» Your instructions: Every line with the string "Tanzania" should be copied from the data.
══════════
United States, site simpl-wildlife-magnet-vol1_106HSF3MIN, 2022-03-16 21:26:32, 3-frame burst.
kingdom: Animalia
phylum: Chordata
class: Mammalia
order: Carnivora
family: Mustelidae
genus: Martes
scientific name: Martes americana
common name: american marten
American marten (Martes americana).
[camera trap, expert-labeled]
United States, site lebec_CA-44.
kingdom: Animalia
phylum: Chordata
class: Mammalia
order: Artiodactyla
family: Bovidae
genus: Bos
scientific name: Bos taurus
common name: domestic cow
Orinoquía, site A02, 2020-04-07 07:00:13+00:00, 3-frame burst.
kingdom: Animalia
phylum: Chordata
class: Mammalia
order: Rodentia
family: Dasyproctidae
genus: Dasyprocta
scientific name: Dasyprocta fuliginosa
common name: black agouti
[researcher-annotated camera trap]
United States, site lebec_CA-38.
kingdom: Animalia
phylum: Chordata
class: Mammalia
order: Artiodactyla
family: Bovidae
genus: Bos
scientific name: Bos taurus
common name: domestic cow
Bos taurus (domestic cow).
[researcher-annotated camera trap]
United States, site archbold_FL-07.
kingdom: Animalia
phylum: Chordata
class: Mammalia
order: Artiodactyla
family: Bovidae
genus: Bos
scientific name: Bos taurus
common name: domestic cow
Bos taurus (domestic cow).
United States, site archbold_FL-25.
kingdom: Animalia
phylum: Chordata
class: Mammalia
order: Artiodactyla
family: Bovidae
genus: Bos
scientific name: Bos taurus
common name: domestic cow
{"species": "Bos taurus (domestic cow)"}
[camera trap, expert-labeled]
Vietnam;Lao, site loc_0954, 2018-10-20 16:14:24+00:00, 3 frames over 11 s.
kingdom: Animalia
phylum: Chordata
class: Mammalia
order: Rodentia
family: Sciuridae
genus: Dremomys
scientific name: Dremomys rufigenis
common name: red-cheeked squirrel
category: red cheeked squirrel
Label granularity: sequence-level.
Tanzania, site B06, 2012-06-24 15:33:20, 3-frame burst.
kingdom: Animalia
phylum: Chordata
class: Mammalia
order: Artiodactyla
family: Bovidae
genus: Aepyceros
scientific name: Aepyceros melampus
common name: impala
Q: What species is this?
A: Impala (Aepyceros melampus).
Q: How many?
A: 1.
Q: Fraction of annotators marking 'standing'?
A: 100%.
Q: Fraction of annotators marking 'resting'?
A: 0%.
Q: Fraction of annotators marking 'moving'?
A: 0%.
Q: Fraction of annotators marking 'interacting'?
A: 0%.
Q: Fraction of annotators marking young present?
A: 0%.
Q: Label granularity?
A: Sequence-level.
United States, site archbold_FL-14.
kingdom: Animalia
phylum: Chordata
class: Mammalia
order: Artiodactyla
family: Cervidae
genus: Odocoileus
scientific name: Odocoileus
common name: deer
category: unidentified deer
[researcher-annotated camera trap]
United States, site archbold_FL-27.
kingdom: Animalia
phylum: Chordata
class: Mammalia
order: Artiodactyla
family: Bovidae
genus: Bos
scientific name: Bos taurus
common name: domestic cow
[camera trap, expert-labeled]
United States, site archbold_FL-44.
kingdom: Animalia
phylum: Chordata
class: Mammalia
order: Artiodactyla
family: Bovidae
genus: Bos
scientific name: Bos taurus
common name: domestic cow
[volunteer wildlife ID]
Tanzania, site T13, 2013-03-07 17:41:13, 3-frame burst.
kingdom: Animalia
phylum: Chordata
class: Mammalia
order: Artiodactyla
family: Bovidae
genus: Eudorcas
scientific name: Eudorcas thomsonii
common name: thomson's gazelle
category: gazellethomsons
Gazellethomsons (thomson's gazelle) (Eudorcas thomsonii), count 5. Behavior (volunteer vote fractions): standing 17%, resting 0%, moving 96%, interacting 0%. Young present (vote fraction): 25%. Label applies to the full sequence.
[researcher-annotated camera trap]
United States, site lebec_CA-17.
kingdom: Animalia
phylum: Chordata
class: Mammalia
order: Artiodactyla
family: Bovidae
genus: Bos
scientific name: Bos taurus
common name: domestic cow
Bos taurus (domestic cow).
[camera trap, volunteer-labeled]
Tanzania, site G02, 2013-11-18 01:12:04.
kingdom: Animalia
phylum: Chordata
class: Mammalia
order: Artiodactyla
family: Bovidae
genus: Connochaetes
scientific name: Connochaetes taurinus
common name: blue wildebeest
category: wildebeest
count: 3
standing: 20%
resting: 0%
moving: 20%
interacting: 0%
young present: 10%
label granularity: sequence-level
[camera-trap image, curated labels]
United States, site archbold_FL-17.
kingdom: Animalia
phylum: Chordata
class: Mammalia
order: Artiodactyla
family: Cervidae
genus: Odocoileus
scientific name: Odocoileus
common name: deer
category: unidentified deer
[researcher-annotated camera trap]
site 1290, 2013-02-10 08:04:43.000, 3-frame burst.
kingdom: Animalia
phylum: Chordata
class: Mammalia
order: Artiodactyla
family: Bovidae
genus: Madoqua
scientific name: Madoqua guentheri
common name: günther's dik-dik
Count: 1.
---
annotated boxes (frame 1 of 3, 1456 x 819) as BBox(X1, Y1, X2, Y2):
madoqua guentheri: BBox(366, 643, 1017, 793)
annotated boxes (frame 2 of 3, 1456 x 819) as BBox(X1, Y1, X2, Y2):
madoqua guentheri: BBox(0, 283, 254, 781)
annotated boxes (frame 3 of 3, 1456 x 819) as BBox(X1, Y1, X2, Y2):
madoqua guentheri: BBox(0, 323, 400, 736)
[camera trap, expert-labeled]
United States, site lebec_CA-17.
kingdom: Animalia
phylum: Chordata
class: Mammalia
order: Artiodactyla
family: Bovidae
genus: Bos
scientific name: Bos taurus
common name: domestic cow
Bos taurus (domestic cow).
══════════
» Exercise answer:
Tanzania, site B06, 2012-06-24 15:33:20, 3-frame burst.
Tanzania, site T13, 2013-03-07 17:41:13, 3-frame burst.
Tanzania, site G02, 2013-11-18 01:12:04.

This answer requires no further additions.